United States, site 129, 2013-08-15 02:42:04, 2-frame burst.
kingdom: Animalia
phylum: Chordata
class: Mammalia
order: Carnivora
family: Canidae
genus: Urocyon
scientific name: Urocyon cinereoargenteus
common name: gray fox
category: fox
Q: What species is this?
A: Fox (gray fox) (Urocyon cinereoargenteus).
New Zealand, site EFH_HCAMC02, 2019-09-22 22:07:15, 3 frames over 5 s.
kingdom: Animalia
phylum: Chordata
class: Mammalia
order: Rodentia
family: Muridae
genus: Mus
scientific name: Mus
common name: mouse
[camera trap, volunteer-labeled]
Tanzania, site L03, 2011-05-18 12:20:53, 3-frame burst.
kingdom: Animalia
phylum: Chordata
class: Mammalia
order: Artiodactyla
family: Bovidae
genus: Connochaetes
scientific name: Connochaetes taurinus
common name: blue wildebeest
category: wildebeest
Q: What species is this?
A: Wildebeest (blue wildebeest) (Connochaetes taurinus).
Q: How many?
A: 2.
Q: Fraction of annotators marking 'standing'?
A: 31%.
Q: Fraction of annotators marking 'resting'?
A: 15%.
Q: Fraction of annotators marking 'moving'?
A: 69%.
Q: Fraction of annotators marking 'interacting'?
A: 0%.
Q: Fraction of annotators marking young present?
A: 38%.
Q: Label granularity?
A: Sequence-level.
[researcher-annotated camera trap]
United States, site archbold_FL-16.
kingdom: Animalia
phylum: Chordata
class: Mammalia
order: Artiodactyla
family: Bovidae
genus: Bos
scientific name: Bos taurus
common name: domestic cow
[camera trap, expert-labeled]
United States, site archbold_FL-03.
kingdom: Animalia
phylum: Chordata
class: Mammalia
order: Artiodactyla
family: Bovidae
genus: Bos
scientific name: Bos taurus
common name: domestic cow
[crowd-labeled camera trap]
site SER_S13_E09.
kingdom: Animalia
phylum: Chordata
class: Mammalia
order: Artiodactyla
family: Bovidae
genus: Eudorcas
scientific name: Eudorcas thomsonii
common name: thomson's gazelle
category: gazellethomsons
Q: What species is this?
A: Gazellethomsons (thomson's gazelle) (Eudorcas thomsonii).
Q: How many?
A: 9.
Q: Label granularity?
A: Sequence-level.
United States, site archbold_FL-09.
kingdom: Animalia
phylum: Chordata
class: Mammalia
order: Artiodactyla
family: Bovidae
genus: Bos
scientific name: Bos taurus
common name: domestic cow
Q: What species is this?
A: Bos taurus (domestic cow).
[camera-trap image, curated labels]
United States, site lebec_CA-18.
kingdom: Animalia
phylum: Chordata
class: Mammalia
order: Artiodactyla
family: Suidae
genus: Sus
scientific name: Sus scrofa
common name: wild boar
------------
◆ **Exercise aim**
Could you print all of the data above once more, unaltered?

◆ **Completed task**
United States, site 129, 2013-08-15 02:42:04, 2-frame burst.
kingdom: Animalia
phylum: Chordata
class: Mammalia
order: Carnivora
family: Canidae
genus: Urocyon
scientific name: Urocyon cinereoargenteus
common name: gray fox
category: fox
Q: What species is this?
A: Fox (gray fox) (Urocyon cinereoargenteus).
New Zealand, site EFH_HCAMC02, 2019-09-22 22:07:15, 3 frames over 5 s.
kingdom: Animalia
phylum: Chordata
class: Mammalia
order: Rodentia
family: Muridae
genus: Mus
scientific name: Mus
common name: mouse
[camera trap, volunteer-labeled]
Tanzania, site L03, 2011-05-18 12:20:53, 3-frame burst.
kingdom: Animalia
phylum: Chordata
class: Mammalia
order: Artiodactyla
family: Bovidae
genus: Connochaetes
scientific name: Connochaetes taurinus
common name: blue wildebeest
category: wildebeest
Q: What species is this?
A: Wildebeest (blue wildebeest) (Connochaetes taurinus).
Q: How many?
A: 2.
Q: Fraction of annotators marking 'standing'?
A: 31%.
Q: Fraction of annotators marking 'resting'?
A: 15%.
Q: Fraction of annotators marking 'moving'?
A: 69%.
Q: Fraction of annotators marking 'interacting'?
A: 0%.
Q: Fraction of annotators marking young present?
A: 38%.
Q: Label granularity?
A: Sequence-level.
[researcher-annotated camera trap]
United States, site archbold_FL-16.
kingdom: Animalia
phylum: Chordata
class: Mammalia
order: Artiodactyla
family: Bovidae
genus: Bos
scientific name: Bos taurus
common name: domestic cow
[camera trap, expert-labeled]
United States, site archbold_FL-03.
kingdom: Animalia
phylum: Chordata
class: Mammalia
order: Artiodactyla
family: Bovidae
genus: Bos
scientific name: Bos taurus
common name: domestic cow
[crowd-labeled camera trap]
site SER_S13_E09.
kingdom: Animalia
phylum: Chordata
class: Mammalia
order: Artiodactyla
family: Bovidae
genus: Eudorcas
scientific name: Eudorcas thomsonii
common name: thomson's gazelle
category: gazellethomsons
Q: What species is this?
A: Gazellethomsons (thomson's gazelle) (Eudorcas thomsonii).
Q: How many?
A: 9.
Q: Label granularity?
A: Sequence-level.
United States, site archbold_FL-09.
kingdom: Animalia
phylum: Chordata
class: Mammalia
order: Artiodactyla
family: Bovidae
genus: Bos
scientific name: Bos taurus
common name: domestic cow
Q: What species is this?
A: Bos taurus (domestic cow).
[camera-trap image, curated labels]
United States, site lebec_CA-18.
kingdom: Animalia
phylum: Chordata
class: Mammalia
order: Artiodactyla
family: Suidae
genus: Sus
scientific name: Sus scrofa
common name: wild boar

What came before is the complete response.